Recently, In the case S Kumars v. Chief Commissioner of Income Tax, the National Company Law Appellate Tribunal (NCLAT) held that the Liquidator is not required to prepare a balance sheet and profit &Loss account and get it audited during the liquidation process.
Due to this decision, the Liquidation of the companies will become easier. The NCLAT is in the view that the liquidator of a company in liquidation under the Code is not required to file an income tax return, then there is no question of claiming a refund of TDS deducted.
Further, the Tribunal stated that any buyer of property from a liquidator under Insolvency and Bankruptcy Code, 2016 shall not be required to deduct and pay 1% TDS from the sale consideration under Section 194-IA of the Income Tax Act, 1961.
It was also observed that the TDS once deducted could not be claimed as refund during the liquidation process without filing of return of income of the company under liquidation.
The Tax deducted at Source was detrimental to the interest of creditors, adversely impacting the recovery from the liquidation process. Thus, the order has helped in getting rid of this problem completely.
The court also said that the Income Tax authority should not deduct 1% TDS from the sale consideration of Rs 43 Crore on the premise that income tax dues can be recovered by the department as per the waterfall mechanism set out under IBC.

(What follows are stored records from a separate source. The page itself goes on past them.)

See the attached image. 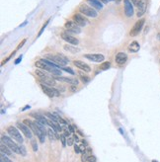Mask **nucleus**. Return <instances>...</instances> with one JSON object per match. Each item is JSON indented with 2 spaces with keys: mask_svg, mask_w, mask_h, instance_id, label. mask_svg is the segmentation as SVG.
<instances>
[{
  "mask_svg": "<svg viewBox=\"0 0 160 162\" xmlns=\"http://www.w3.org/2000/svg\"><path fill=\"white\" fill-rule=\"evenodd\" d=\"M35 65H36L38 68H40V69L51 72V73H52L53 75H57V76H60V75H61V73H62L61 69H60L59 67L46 64L44 59H39V60H37V61H36V63H35Z\"/></svg>",
  "mask_w": 160,
  "mask_h": 162,
  "instance_id": "obj_1",
  "label": "nucleus"
},
{
  "mask_svg": "<svg viewBox=\"0 0 160 162\" xmlns=\"http://www.w3.org/2000/svg\"><path fill=\"white\" fill-rule=\"evenodd\" d=\"M1 142L4 143L6 146H8L13 152H15L17 154H21V152H20V146H18V144L16 142H14L12 140V138H10L9 136L2 135L1 136Z\"/></svg>",
  "mask_w": 160,
  "mask_h": 162,
  "instance_id": "obj_2",
  "label": "nucleus"
},
{
  "mask_svg": "<svg viewBox=\"0 0 160 162\" xmlns=\"http://www.w3.org/2000/svg\"><path fill=\"white\" fill-rule=\"evenodd\" d=\"M24 123L25 125H27L31 130H32V131L36 135V136L39 137V139H40V141L42 143L45 142V135L43 134V131L39 129L38 127L36 126V123H35V122L33 123V122H31V121H29V120H24Z\"/></svg>",
  "mask_w": 160,
  "mask_h": 162,
  "instance_id": "obj_3",
  "label": "nucleus"
},
{
  "mask_svg": "<svg viewBox=\"0 0 160 162\" xmlns=\"http://www.w3.org/2000/svg\"><path fill=\"white\" fill-rule=\"evenodd\" d=\"M46 59L51 60L52 62H54L55 64H58V66H64L65 64H67L69 62V59H67L63 54H58V55H51L49 54L46 55Z\"/></svg>",
  "mask_w": 160,
  "mask_h": 162,
  "instance_id": "obj_4",
  "label": "nucleus"
},
{
  "mask_svg": "<svg viewBox=\"0 0 160 162\" xmlns=\"http://www.w3.org/2000/svg\"><path fill=\"white\" fill-rule=\"evenodd\" d=\"M79 11L81 14H83L85 16H88V17H91V18H96L98 16L96 9H94L91 6H88L87 4H81L79 6Z\"/></svg>",
  "mask_w": 160,
  "mask_h": 162,
  "instance_id": "obj_5",
  "label": "nucleus"
},
{
  "mask_svg": "<svg viewBox=\"0 0 160 162\" xmlns=\"http://www.w3.org/2000/svg\"><path fill=\"white\" fill-rule=\"evenodd\" d=\"M144 23H145V20L143 19V18L138 20L135 25H134V27L131 28V30L129 31V36H130V37H135V36H137V35L141 32L142 28L144 26Z\"/></svg>",
  "mask_w": 160,
  "mask_h": 162,
  "instance_id": "obj_6",
  "label": "nucleus"
},
{
  "mask_svg": "<svg viewBox=\"0 0 160 162\" xmlns=\"http://www.w3.org/2000/svg\"><path fill=\"white\" fill-rule=\"evenodd\" d=\"M7 132L10 135V136H12L15 140H17L19 143H23L24 139H23V136H21V134L19 132V130H17L15 127L10 126L7 128Z\"/></svg>",
  "mask_w": 160,
  "mask_h": 162,
  "instance_id": "obj_7",
  "label": "nucleus"
},
{
  "mask_svg": "<svg viewBox=\"0 0 160 162\" xmlns=\"http://www.w3.org/2000/svg\"><path fill=\"white\" fill-rule=\"evenodd\" d=\"M41 88L43 89V92L45 93V94H46L49 97H57V96H58L59 95V91L58 90V89H55V88H52L51 86H48V85L45 84H41Z\"/></svg>",
  "mask_w": 160,
  "mask_h": 162,
  "instance_id": "obj_8",
  "label": "nucleus"
},
{
  "mask_svg": "<svg viewBox=\"0 0 160 162\" xmlns=\"http://www.w3.org/2000/svg\"><path fill=\"white\" fill-rule=\"evenodd\" d=\"M64 27L68 33H72V34H80L81 33V27H79L77 24H75L73 21H67L65 23Z\"/></svg>",
  "mask_w": 160,
  "mask_h": 162,
  "instance_id": "obj_9",
  "label": "nucleus"
},
{
  "mask_svg": "<svg viewBox=\"0 0 160 162\" xmlns=\"http://www.w3.org/2000/svg\"><path fill=\"white\" fill-rule=\"evenodd\" d=\"M17 125V127H18V129H19L23 134H24V136L27 137V138H32L33 137V131L32 130L27 126V125H25L24 123H20V122H18V123H16Z\"/></svg>",
  "mask_w": 160,
  "mask_h": 162,
  "instance_id": "obj_10",
  "label": "nucleus"
},
{
  "mask_svg": "<svg viewBox=\"0 0 160 162\" xmlns=\"http://www.w3.org/2000/svg\"><path fill=\"white\" fill-rule=\"evenodd\" d=\"M84 58L93 62H102L105 59V56L101 53H86L84 54Z\"/></svg>",
  "mask_w": 160,
  "mask_h": 162,
  "instance_id": "obj_11",
  "label": "nucleus"
},
{
  "mask_svg": "<svg viewBox=\"0 0 160 162\" xmlns=\"http://www.w3.org/2000/svg\"><path fill=\"white\" fill-rule=\"evenodd\" d=\"M73 22L79 27H85L88 24V20L80 13H76L73 15Z\"/></svg>",
  "mask_w": 160,
  "mask_h": 162,
  "instance_id": "obj_12",
  "label": "nucleus"
},
{
  "mask_svg": "<svg viewBox=\"0 0 160 162\" xmlns=\"http://www.w3.org/2000/svg\"><path fill=\"white\" fill-rule=\"evenodd\" d=\"M137 17L138 18H140L143 16V14L145 13V11H146V8H147V0H139L138 1V3H137Z\"/></svg>",
  "mask_w": 160,
  "mask_h": 162,
  "instance_id": "obj_13",
  "label": "nucleus"
},
{
  "mask_svg": "<svg viewBox=\"0 0 160 162\" xmlns=\"http://www.w3.org/2000/svg\"><path fill=\"white\" fill-rule=\"evenodd\" d=\"M61 38H62V40H64L65 42H67L69 45H77L79 44V41H78L75 37H73V36H71L70 34H68V33H62V34H61Z\"/></svg>",
  "mask_w": 160,
  "mask_h": 162,
  "instance_id": "obj_14",
  "label": "nucleus"
},
{
  "mask_svg": "<svg viewBox=\"0 0 160 162\" xmlns=\"http://www.w3.org/2000/svg\"><path fill=\"white\" fill-rule=\"evenodd\" d=\"M115 60H116V63L118 65H124L127 62V60H128V54H127L126 52H118V53L116 54Z\"/></svg>",
  "mask_w": 160,
  "mask_h": 162,
  "instance_id": "obj_15",
  "label": "nucleus"
},
{
  "mask_svg": "<svg viewBox=\"0 0 160 162\" xmlns=\"http://www.w3.org/2000/svg\"><path fill=\"white\" fill-rule=\"evenodd\" d=\"M125 5V13L127 17H131L134 15V6L130 0H124Z\"/></svg>",
  "mask_w": 160,
  "mask_h": 162,
  "instance_id": "obj_16",
  "label": "nucleus"
},
{
  "mask_svg": "<svg viewBox=\"0 0 160 162\" xmlns=\"http://www.w3.org/2000/svg\"><path fill=\"white\" fill-rule=\"evenodd\" d=\"M73 64L76 66L77 68L83 70L84 72H90L91 71V67L87 63H85L82 60H74L73 61Z\"/></svg>",
  "mask_w": 160,
  "mask_h": 162,
  "instance_id": "obj_17",
  "label": "nucleus"
},
{
  "mask_svg": "<svg viewBox=\"0 0 160 162\" xmlns=\"http://www.w3.org/2000/svg\"><path fill=\"white\" fill-rule=\"evenodd\" d=\"M40 80L42 81L43 84H45L48 86H54L55 85V79L53 77H51L49 75H45L44 77H41Z\"/></svg>",
  "mask_w": 160,
  "mask_h": 162,
  "instance_id": "obj_18",
  "label": "nucleus"
},
{
  "mask_svg": "<svg viewBox=\"0 0 160 162\" xmlns=\"http://www.w3.org/2000/svg\"><path fill=\"white\" fill-rule=\"evenodd\" d=\"M87 2H88V4L90 6L93 7L94 9H96L97 11L103 9V3L100 2L99 0H87Z\"/></svg>",
  "mask_w": 160,
  "mask_h": 162,
  "instance_id": "obj_19",
  "label": "nucleus"
},
{
  "mask_svg": "<svg viewBox=\"0 0 160 162\" xmlns=\"http://www.w3.org/2000/svg\"><path fill=\"white\" fill-rule=\"evenodd\" d=\"M54 79H57L58 81L66 82V83H69V84H72V85L78 84V80H77V79H72V78H68V77H62V76H57Z\"/></svg>",
  "mask_w": 160,
  "mask_h": 162,
  "instance_id": "obj_20",
  "label": "nucleus"
},
{
  "mask_svg": "<svg viewBox=\"0 0 160 162\" xmlns=\"http://www.w3.org/2000/svg\"><path fill=\"white\" fill-rule=\"evenodd\" d=\"M128 51L130 52H137L139 50H140V45L138 44V42L137 41H134V42H131L129 45H128Z\"/></svg>",
  "mask_w": 160,
  "mask_h": 162,
  "instance_id": "obj_21",
  "label": "nucleus"
},
{
  "mask_svg": "<svg viewBox=\"0 0 160 162\" xmlns=\"http://www.w3.org/2000/svg\"><path fill=\"white\" fill-rule=\"evenodd\" d=\"M32 116L35 118L37 121H39L40 123H43V125H45V126L48 125V120L45 119V116H43V115H41V114H39V113H33Z\"/></svg>",
  "mask_w": 160,
  "mask_h": 162,
  "instance_id": "obj_22",
  "label": "nucleus"
},
{
  "mask_svg": "<svg viewBox=\"0 0 160 162\" xmlns=\"http://www.w3.org/2000/svg\"><path fill=\"white\" fill-rule=\"evenodd\" d=\"M91 154H92V149L90 148V147H87V148L85 149L83 152H82V155H81V161L86 162L87 161V159H88V157L91 156Z\"/></svg>",
  "mask_w": 160,
  "mask_h": 162,
  "instance_id": "obj_23",
  "label": "nucleus"
},
{
  "mask_svg": "<svg viewBox=\"0 0 160 162\" xmlns=\"http://www.w3.org/2000/svg\"><path fill=\"white\" fill-rule=\"evenodd\" d=\"M48 125H49L51 128H52V130H54L55 132H57V131H61V130H62L61 127H60L58 123L52 122V121H51V120H48Z\"/></svg>",
  "mask_w": 160,
  "mask_h": 162,
  "instance_id": "obj_24",
  "label": "nucleus"
},
{
  "mask_svg": "<svg viewBox=\"0 0 160 162\" xmlns=\"http://www.w3.org/2000/svg\"><path fill=\"white\" fill-rule=\"evenodd\" d=\"M63 49L66 51V52H71V53H77V52H80V50H79V49H77V47H75L74 45H69V44L64 45Z\"/></svg>",
  "mask_w": 160,
  "mask_h": 162,
  "instance_id": "obj_25",
  "label": "nucleus"
},
{
  "mask_svg": "<svg viewBox=\"0 0 160 162\" xmlns=\"http://www.w3.org/2000/svg\"><path fill=\"white\" fill-rule=\"evenodd\" d=\"M0 149H1V153H3V154H5L7 156L12 155V150L9 148L8 146H6L4 143H2L0 145Z\"/></svg>",
  "mask_w": 160,
  "mask_h": 162,
  "instance_id": "obj_26",
  "label": "nucleus"
},
{
  "mask_svg": "<svg viewBox=\"0 0 160 162\" xmlns=\"http://www.w3.org/2000/svg\"><path fill=\"white\" fill-rule=\"evenodd\" d=\"M48 136H50L51 140L57 139V132L52 130V129H49V130H48Z\"/></svg>",
  "mask_w": 160,
  "mask_h": 162,
  "instance_id": "obj_27",
  "label": "nucleus"
},
{
  "mask_svg": "<svg viewBox=\"0 0 160 162\" xmlns=\"http://www.w3.org/2000/svg\"><path fill=\"white\" fill-rule=\"evenodd\" d=\"M110 66H111V63L109 61H106V62H103L102 64L100 65V69L101 70H107L110 68Z\"/></svg>",
  "mask_w": 160,
  "mask_h": 162,
  "instance_id": "obj_28",
  "label": "nucleus"
},
{
  "mask_svg": "<svg viewBox=\"0 0 160 162\" xmlns=\"http://www.w3.org/2000/svg\"><path fill=\"white\" fill-rule=\"evenodd\" d=\"M61 70H63V71L65 72H68L69 74H71V75H75V72H74V70L72 69V68H70V67H61Z\"/></svg>",
  "mask_w": 160,
  "mask_h": 162,
  "instance_id": "obj_29",
  "label": "nucleus"
},
{
  "mask_svg": "<svg viewBox=\"0 0 160 162\" xmlns=\"http://www.w3.org/2000/svg\"><path fill=\"white\" fill-rule=\"evenodd\" d=\"M59 139H60V141H61L62 146H63V147H65V146L67 145V139H66V136H64V135H61Z\"/></svg>",
  "mask_w": 160,
  "mask_h": 162,
  "instance_id": "obj_30",
  "label": "nucleus"
},
{
  "mask_svg": "<svg viewBox=\"0 0 160 162\" xmlns=\"http://www.w3.org/2000/svg\"><path fill=\"white\" fill-rule=\"evenodd\" d=\"M79 76H80V79L82 80V82H83V83H85V84H87V83H89L90 78L88 77V76H86V75H83V74H80Z\"/></svg>",
  "mask_w": 160,
  "mask_h": 162,
  "instance_id": "obj_31",
  "label": "nucleus"
},
{
  "mask_svg": "<svg viewBox=\"0 0 160 162\" xmlns=\"http://www.w3.org/2000/svg\"><path fill=\"white\" fill-rule=\"evenodd\" d=\"M49 22H50V20H48V21H46V22H45V24L43 25V27H42V29L40 30V32H39V34H38V38H39V37H40V36H42V34H43V32L45 31V27L48 26V24H49Z\"/></svg>",
  "mask_w": 160,
  "mask_h": 162,
  "instance_id": "obj_32",
  "label": "nucleus"
},
{
  "mask_svg": "<svg viewBox=\"0 0 160 162\" xmlns=\"http://www.w3.org/2000/svg\"><path fill=\"white\" fill-rule=\"evenodd\" d=\"M74 138H73V136H69V137H67V145L68 146H72V145H74Z\"/></svg>",
  "mask_w": 160,
  "mask_h": 162,
  "instance_id": "obj_33",
  "label": "nucleus"
},
{
  "mask_svg": "<svg viewBox=\"0 0 160 162\" xmlns=\"http://www.w3.org/2000/svg\"><path fill=\"white\" fill-rule=\"evenodd\" d=\"M31 144H32L33 150H34V151H37V150H38V144H37V141H36L35 139H32Z\"/></svg>",
  "mask_w": 160,
  "mask_h": 162,
  "instance_id": "obj_34",
  "label": "nucleus"
},
{
  "mask_svg": "<svg viewBox=\"0 0 160 162\" xmlns=\"http://www.w3.org/2000/svg\"><path fill=\"white\" fill-rule=\"evenodd\" d=\"M20 152H21V154H22L23 156H26L27 151H26V148L24 145H21V146H20Z\"/></svg>",
  "mask_w": 160,
  "mask_h": 162,
  "instance_id": "obj_35",
  "label": "nucleus"
},
{
  "mask_svg": "<svg viewBox=\"0 0 160 162\" xmlns=\"http://www.w3.org/2000/svg\"><path fill=\"white\" fill-rule=\"evenodd\" d=\"M36 74H37V75H38L40 78H41V77H44V76H45V75H46L45 72L42 71V70H36Z\"/></svg>",
  "mask_w": 160,
  "mask_h": 162,
  "instance_id": "obj_36",
  "label": "nucleus"
},
{
  "mask_svg": "<svg viewBox=\"0 0 160 162\" xmlns=\"http://www.w3.org/2000/svg\"><path fill=\"white\" fill-rule=\"evenodd\" d=\"M62 130H63V135L66 136V137H69V136H70L71 132L69 131V130H68V129H67V128H63Z\"/></svg>",
  "mask_w": 160,
  "mask_h": 162,
  "instance_id": "obj_37",
  "label": "nucleus"
},
{
  "mask_svg": "<svg viewBox=\"0 0 160 162\" xmlns=\"http://www.w3.org/2000/svg\"><path fill=\"white\" fill-rule=\"evenodd\" d=\"M1 159L3 160L4 162H12L8 157H7V155H5V154H3V153H1Z\"/></svg>",
  "mask_w": 160,
  "mask_h": 162,
  "instance_id": "obj_38",
  "label": "nucleus"
},
{
  "mask_svg": "<svg viewBox=\"0 0 160 162\" xmlns=\"http://www.w3.org/2000/svg\"><path fill=\"white\" fill-rule=\"evenodd\" d=\"M74 151L76 152L77 154H78V153H81V149H80V147H79L77 144H74Z\"/></svg>",
  "mask_w": 160,
  "mask_h": 162,
  "instance_id": "obj_39",
  "label": "nucleus"
},
{
  "mask_svg": "<svg viewBox=\"0 0 160 162\" xmlns=\"http://www.w3.org/2000/svg\"><path fill=\"white\" fill-rule=\"evenodd\" d=\"M26 42H27V40H26V39L23 40V41H22V42L20 43L19 45H18V46H17V50H20V49H21V47H22L23 45H25V43H26Z\"/></svg>",
  "mask_w": 160,
  "mask_h": 162,
  "instance_id": "obj_40",
  "label": "nucleus"
},
{
  "mask_svg": "<svg viewBox=\"0 0 160 162\" xmlns=\"http://www.w3.org/2000/svg\"><path fill=\"white\" fill-rule=\"evenodd\" d=\"M87 161H89V162H96V157L95 156H93V155H91L88 157V159H87Z\"/></svg>",
  "mask_w": 160,
  "mask_h": 162,
  "instance_id": "obj_41",
  "label": "nucleus"
},
{
  "mask_svg": "<svg viewBox=\"0 0 160 162\" xmlns=\"http://www.w3.org/2000/svg\"><path fill=\"white\" fill-rule=\"evenodd\" d=\"M73 138H74V140H75L76 142H78V141H79V137H78V136H77V135H73Z\"/></svg>",
  "mask_w": 160,
  "mask_h": 162,
  "instance_id": "obj_42",
  "label": "nucleus"
},
{
  "mask_svg": "<svg viewBox=\"0 0 160 162\" xmlns=\"http://www.w3.org/2000/svg\"><path fill=\"white\" fill-rule=\"evenodd\" d=\"M21 60H22V56H20L19 59H17L16 60H15V64H18V63H19Z\"/></svg>",
  "mask_w": 160,
  "mask_h": 162,
  "instance_id": "obj_43",
  "label": "nucleus"
},
{
  "mask_svg": "<svg viewBox=\"0 0 160 162\" xmlns=\"http://www.w3.org/2000/svg\"><path fill=\"white\" fill-rule=\"evenodd\" d=\"M71 91H72V92H75V91H76V87H75V85H72V86H71Z\"/></svg>",
  "mask_w": 160,
  "mask_h": 162,
  "instance_id": "obj_44",
  "label": "nucleus"
},
{
  "mask_svg": "<svg viewBox=\"0 0 160 162\" xmlns=\"http://www.w3.org/2000/svg\"><path fill=\"white\" fill-rule=\"evenodd\" d=\"M131 1V3H134L135 5H137V3H138V0H130Z\"/></svg>",
  "mask_w": 160,
  "mask_h": 162,
  "instance_id": "obj_45",
  "label": "nucleus"
},
{
  "mask_svg": "<svg viewBox=\"0 0 160 162\" xmlns=\"http://www.w3.org/2000/svg\"><path fill=\"white\" fill-rule=\"evenodd\" d=\"M99 1H100V2H102L103 4H106V3H108V2H109L108 0H99Z\"/></svg>",
  "mask_w": 160,
  "mask_h": 162,
  "instance_id": "obj_46",
  "label": "nucleus"
},
{
  "mask_svg": "<svg viewBox=\"0 0 160 162\" xmlns=\"http://www.w3.org/2000/svg\"><path fill=\"white\" fill-rule=\"evenodd\" d=\"M82 143H83V145L84 146H87V145H88V144H87V141H86V140H82Z\"/></svg>",
  "mask_w": 160,
  "mask_h": 162,
  "instance_id": "obj_47",
  "label": "nucleus"
},
{
  "mask_svg": "<svg viewBox=\"0 0 160 162\" xmlns=\"http://www.w3.org/2000/svg\"><path fill=\"white\" fill-rule=\"evenodd\" d=\"M27 23H28V22H27V21H25V22H24V23H23V24H22V25H21V27H24V25H26V24H27Z\"/></svg>",
  "mask_w": 160,
  "mask_h": 162,
  "instance_id": "obj_48",
  "label": "nucleus"
},
{
  "mask_svg": "<svg viewBox=\"0 0 160 162\" xmlns=\"http://www.w3.org/2000/svg\"><path fill=\"white\" fill-rule=\"evenodd\" d=\"M114 1H116V2H117V3H120V2H121V1H122V0H114Z\"/></svg>",
  "mask_w": 160,
  "mask_h": 162,
  "instance_id": "obj_49",
  "label": "nucleus"
},
{
  "mask_svg": "<svg viewBox=\"0 0 160 162\" xmlns=\"http://www.w3.org/2000/svg\"><path fill=\"white\" fill-rule=\"evenodd\" d=\"M158 39H159V40H160V35H159V36H158Z\"/></svg>",
  "mask_w": 160,
  "mask_h": 162,
  "instance_id": "obj_50",
  "label": "nucleus"
},
{
  "mask_svg": "<svg viewBox=\"0 0 160 162\" xmlns=\"http://www.w3.org/2000/svg\"><path fill=\"white\" fill-rule=\"evenodd\" d=\"M0 162H4V161H3V160H2V159H1V161H0Z\"/></svg>",
  "mask_w": 160,
  "mask_h": 162,
  "instance_id": "obj_51",
  "label": "nucleus"
},
{
  "mask_svg": "<svg viewBox=\"0 0 160 162\" xmlns=\"http://www.w3.org/2000/svg\"><path fill=\"white\" fill-rule=\"evenodd\" d=\"M108 1H114V0H108Z\"/></svg>",
  "mask_w": 160,
  "mask_h": 162,
  "instance_id": "obj_52",
  "label": "nucleus"
},
{
  "mask_svg": "<svg viewBox=\"0 0 160 162\" xmlns=\"http://www.w3.org/2000/svg\"><path fill=\"white\" fill-rule=\"evenodd\" d=\"M152 162H156V161H155V160H153V161H152Z\"/></svg>",
  "mask_w": 160,
  "mask_h": 162,
  "instance_id": "obj_53",
  "label": "nucleus"
}]
</instances>
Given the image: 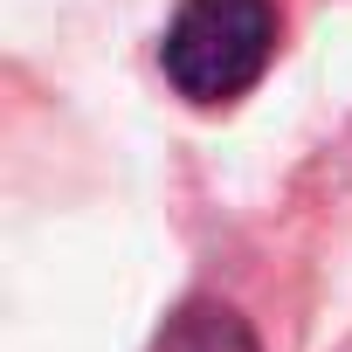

The Provision of deduction of TDS is inconsistent, said the court, citing the “over-riding” effect of a different legal provisions.
The scheme of IBC and regulations does not require a liquidator to prepare an audited financial statement during the liquidation process and filing of income tax return is not possible under the Income Tax law without preparing an audited annual financial statement and other documents.